Sunday, October 18, 2009

Ladies Room

I've never travelled anywhere without wondering about the quality of toilet facilties that may await. Encountering strange food and changes in water, mean that little things like comfortable restrooms with abundant tissue can matter, a lot. I remember being trapped once in a tiny toilet cubicle at a Florence market. I had entered under emergency conditions before I spotted the urinal right outside the cubicle door, or noticed the lack of tissue. It took the better part of 15 minutes before men finally stopped peeing and I felt I could exit somewhat gracefully, trying to telegraph confidence that, of course I'd entered that particular toilet by careful choice, not by accident. So my first restroom foray at the Singapore Institute of Management (SIM) where I teach made me wonder whether I might be having deja vu all over again...entering through the same door that a man was simultaneously trying to exit. I remember thinking "...oh dear, this could be embarrassing, I sure hope he's not one of my students..."

But it wasn't really interesting at all.

At SIM, restrooms are arrayed off of subsidiary hallways, much like our offices in the Department of Sociology at UB. There is a smaller hallway off of the main one, and separate restrooms for men, women, and a unisex handicapped toilet radiate off of its small foyer (if foyer is the right term for an anteroom for a toilet). Aside from that spatial similarity of main hallway, sub hallway and rooms off it that, there is nothing similar about restrooms on North Campus and restrooms at SIM. That's because the restrooms at SIM are ALWAYS clean, they ALWAYS have toilet tissue and paper towels. They always have soap. Not once this semester have I had to tape a sign to the mirror that says "Please scrub this sink before we all die" "Please may we have some toilet tissue" or "Please clean this restroom before I have to call your supervisor".
Singapore cleaners really clean, they don't just empty the odd trash bin and swab gray dingy water that smells like damp stinky socks around the center of the floor. They mop in the corners. They wipe off the counters and faucets. Not only do the SIM restrooms look clean, they SMELL clean, an accomplishment in a large, well-used public building. I suppose this high standard of restroom hygiene isn't surprising, though, given Singapore's penchant for tidy orderliness.

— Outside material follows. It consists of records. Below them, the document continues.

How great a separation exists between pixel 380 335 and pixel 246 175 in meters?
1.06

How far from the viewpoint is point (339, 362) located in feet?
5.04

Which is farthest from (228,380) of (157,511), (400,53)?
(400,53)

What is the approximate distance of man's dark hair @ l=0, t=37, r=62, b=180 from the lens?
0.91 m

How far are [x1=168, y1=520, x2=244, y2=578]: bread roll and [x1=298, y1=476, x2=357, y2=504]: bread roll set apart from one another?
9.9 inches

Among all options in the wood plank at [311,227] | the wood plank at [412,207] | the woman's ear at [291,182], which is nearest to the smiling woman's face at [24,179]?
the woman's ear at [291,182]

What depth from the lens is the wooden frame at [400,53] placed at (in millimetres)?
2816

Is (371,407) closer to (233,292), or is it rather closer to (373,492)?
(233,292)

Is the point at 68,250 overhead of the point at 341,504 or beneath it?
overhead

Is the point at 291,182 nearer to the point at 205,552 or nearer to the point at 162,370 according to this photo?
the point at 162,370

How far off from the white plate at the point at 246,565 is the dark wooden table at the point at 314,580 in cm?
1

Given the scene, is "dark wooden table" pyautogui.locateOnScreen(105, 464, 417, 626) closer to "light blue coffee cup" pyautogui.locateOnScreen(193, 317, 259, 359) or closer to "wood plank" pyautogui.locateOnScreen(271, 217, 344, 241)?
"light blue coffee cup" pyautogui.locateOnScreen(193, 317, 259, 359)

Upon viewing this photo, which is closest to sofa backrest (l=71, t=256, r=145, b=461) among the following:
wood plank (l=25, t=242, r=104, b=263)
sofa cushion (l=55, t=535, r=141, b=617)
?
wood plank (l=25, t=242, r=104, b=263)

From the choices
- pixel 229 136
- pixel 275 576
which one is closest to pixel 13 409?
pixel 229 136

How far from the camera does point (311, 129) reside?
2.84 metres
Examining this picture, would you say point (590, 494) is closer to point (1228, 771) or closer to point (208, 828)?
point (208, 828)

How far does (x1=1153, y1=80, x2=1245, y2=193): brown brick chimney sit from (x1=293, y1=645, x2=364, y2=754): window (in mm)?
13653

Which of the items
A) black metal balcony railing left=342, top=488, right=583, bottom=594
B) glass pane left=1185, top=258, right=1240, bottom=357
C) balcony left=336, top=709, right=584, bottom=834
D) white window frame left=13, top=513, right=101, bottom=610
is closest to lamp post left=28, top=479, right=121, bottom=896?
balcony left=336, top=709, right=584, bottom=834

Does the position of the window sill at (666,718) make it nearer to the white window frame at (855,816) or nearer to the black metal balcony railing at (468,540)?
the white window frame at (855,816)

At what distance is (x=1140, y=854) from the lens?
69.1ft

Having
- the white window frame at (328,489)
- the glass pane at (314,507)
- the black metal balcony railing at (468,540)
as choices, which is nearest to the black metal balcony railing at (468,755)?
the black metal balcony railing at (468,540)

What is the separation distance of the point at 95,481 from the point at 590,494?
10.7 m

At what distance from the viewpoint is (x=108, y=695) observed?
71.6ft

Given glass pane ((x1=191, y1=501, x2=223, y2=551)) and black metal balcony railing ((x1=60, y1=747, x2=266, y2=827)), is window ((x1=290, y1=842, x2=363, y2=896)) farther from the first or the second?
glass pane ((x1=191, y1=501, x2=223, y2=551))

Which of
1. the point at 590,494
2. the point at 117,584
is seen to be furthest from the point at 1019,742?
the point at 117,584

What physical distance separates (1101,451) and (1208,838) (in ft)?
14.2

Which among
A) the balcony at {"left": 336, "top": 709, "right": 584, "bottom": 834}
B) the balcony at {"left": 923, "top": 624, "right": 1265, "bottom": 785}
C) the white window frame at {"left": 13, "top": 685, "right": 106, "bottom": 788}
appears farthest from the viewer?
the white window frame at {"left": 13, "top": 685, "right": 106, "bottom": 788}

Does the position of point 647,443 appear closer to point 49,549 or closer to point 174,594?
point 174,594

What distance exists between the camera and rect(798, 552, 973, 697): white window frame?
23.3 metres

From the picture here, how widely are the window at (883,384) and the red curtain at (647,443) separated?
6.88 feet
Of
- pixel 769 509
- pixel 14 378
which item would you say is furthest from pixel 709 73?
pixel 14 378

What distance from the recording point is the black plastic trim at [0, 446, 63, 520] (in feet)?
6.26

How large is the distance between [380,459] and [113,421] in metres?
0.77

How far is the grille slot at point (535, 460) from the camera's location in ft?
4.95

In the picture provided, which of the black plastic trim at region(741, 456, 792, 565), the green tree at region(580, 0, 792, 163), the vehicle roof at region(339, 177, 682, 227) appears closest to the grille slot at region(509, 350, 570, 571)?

And as if clean isn't good enough, Singapore restrooms can also entertain.

Several years ago Singapore was the epicenter of the SARS epidemic. In the aftermath, the government plans carefully how to "guard the spread"--to stave off as many threats of communicable disease as possible. Standard restroom equipment is a poster showing the seven steps of how to wash hands to properly to minimize the risk of spreading H1N1 (although I'm intrigued by the posters, I'm actually much more worrried about dengue fever than the flu) and how to properly afix one's face mask (many people wear them here).

Other signs remind people not to rudely drip water on the floor after washing hands. I noticed there were even posters instructing women how to use the toilet. Singapore may have a reputation as bossy and rules oriented, but that seemed a bit over the top even to me.

That is, until the day of the SIM commencement ceremony last week, when the building (and the restrooms) were unusually busy. I'd never been in a ladies room with more than another person or two, but that day, the restroom was standing room only! In fact, the only available stall was deep in the bowels (I could not resist that cliche) at the far end of the restroom. I nudged the door open and was stopped in my tracks. I had encountered a toiletless, paperless toilet facility with a hose instead for post use cleaning. Hence the poster. If someone attempted to use a stall with a toilet in the same way you'd have to use a stall without one, there really could be BIG trouble.

And vice versa, I'm sure, though I decided to forgo that particular adventure in experiential learning. I just crossed my legs, and waited for a seat.